In doing so Judge Balla accepted that there were ‘real and significant health benefits’ for the plaintiff in being transferred to private rental accommodation, being particularly swayed by the evidence of the plaintiff’s several falls in the nursing home and the risk she would sustain further injury if a better scheme of care were not in place.
The total damages award to the 88 year old plaintiff were in the order of $1.9 million.
The defendant appealed on the basis that her Honour’s award of damages for future care and accommodation was manifestly excessive, and had been based on an erroneous interpretation of the evidence in relation to the incidence of the plaintiff’s falls. The Court of Appeal (Justice Garling, with whom McColl JA and Preston CJ in LEC agreed) upheld the appeal.
Garling J noted the relevant principal in the assessment of damages was ‘not to fulfil the ideal requirements for an injured plaintiff, but rather the reasonable requirements.’

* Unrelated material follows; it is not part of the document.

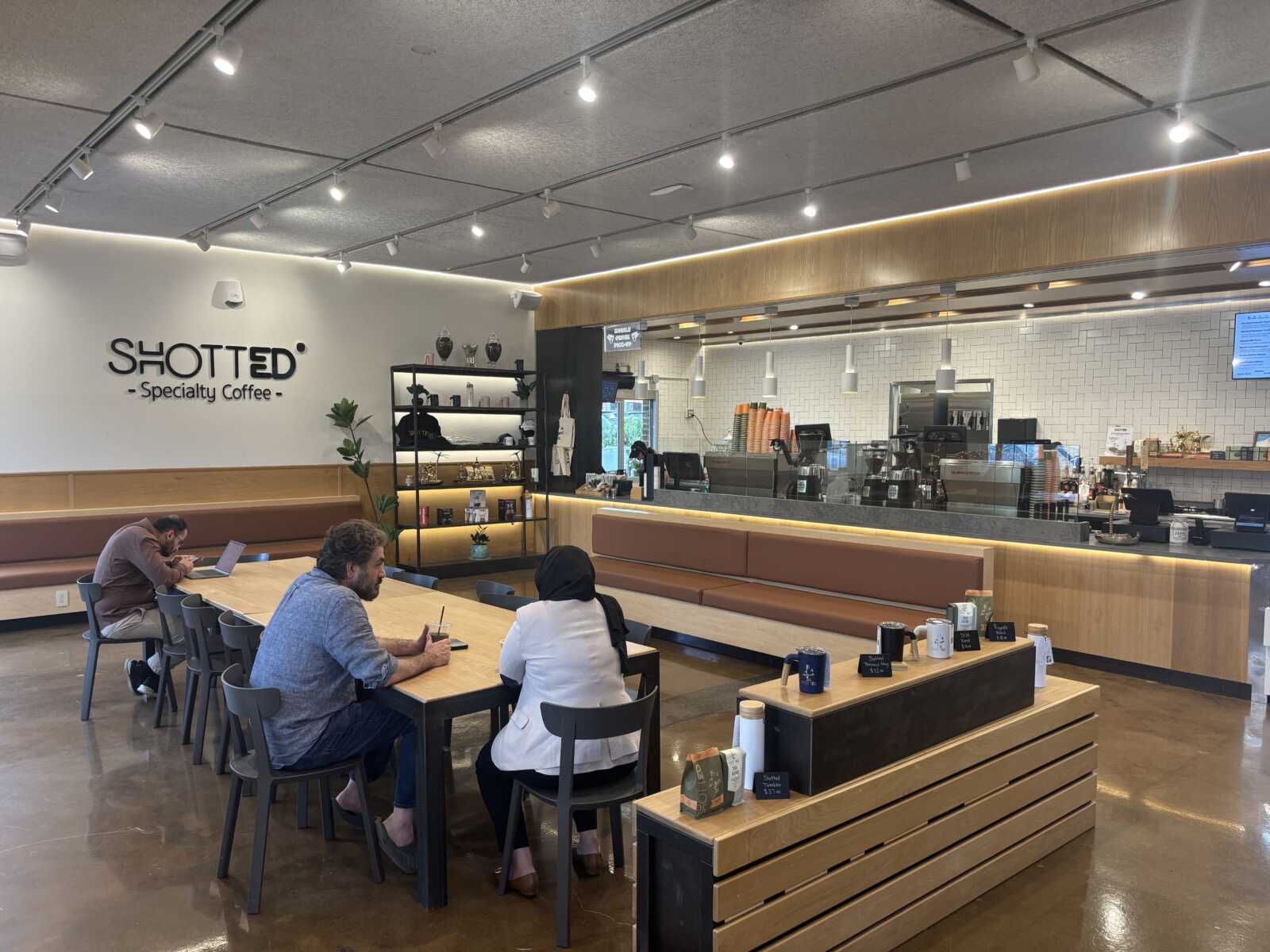 Modern coffee shop interior with a long wooden communal table and seating, customers working and chatting; bar counter in the background with coffee machines and menu boards.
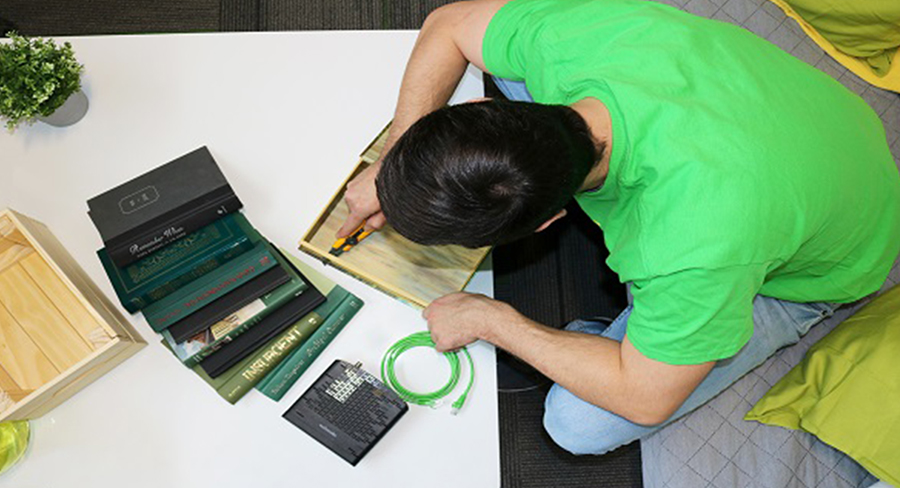 man sitting over desk building a wooden container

His Honour held that Judge Balla erred when considering evidence concerning the plaintiff’s alleged falls at the aged care facility. Although the facility notes documented some falls, there were also other episodes where the plaintiff was noted to have been found sitting on the floor. Her Honour had concluded these were also evidence of falls, and Garling J consider that conclusion was unsafe. On his Honour’s analysis of the medical records, there had been a decrease in the incidence of confirmed falls over time, and her Honour’s error played a significant part in her concluding that there were real and significant health benefits in moving the plaintiff to private accommodation with commercial carers.
His Honour noted that the trial judge was required to make an assessment, in money terms, of the differential cost between the alternatives, and to keep in mind and give weight to the proportionate relationship between that monetary assessment and the overall assessment of damages, and he commented that the parties had not given the judge the assistance they should have in this regard.
His Honour determined that the provision of 24 hour commercial care in a private home represented ‘very much an ideal circumstance, rather than a reasonable one.’ He also stated that the detriment of the plaintiff being moved from her current nursing home to rented accommodation was significant. The Court therefore upheld the appeal.
The decision of the Court of Appeal emphasises that the guiding principal in what damages are awarded is what is reasonable, rather than what might be ‘ideal’. In this case, the additional cost associated with accommodating the plaintiff in rented premises and providing a 24 hours per day commercial care regime could not be justified when weighed up against the benefit (and detriment) of that arrangement to the plaintiff.
In this case, the plaintiff sought to convince the court that residential and care arrangements which had been in place for the 2 ½ years leading up to the hearing ought to be overturned in favour of a far more expensive and untested care regime.
One wonders whether, had the plaintiff been living at home with commercial assistance in place at the time of the hearing (perhaps funded by the insurer as a s83 expense) with or without significant assistance from family members (which, with the best will in the world, the family could not sustain in the longer term), the Court of Appeal would have endorsed an assessment of damages which assumed she would have relocated to a nursing home where her care needs could have been met much more economically?
*Dang v Chea  NSWCA 80
Authored by Elizabeth Herbert, Senior Associate, Sydney.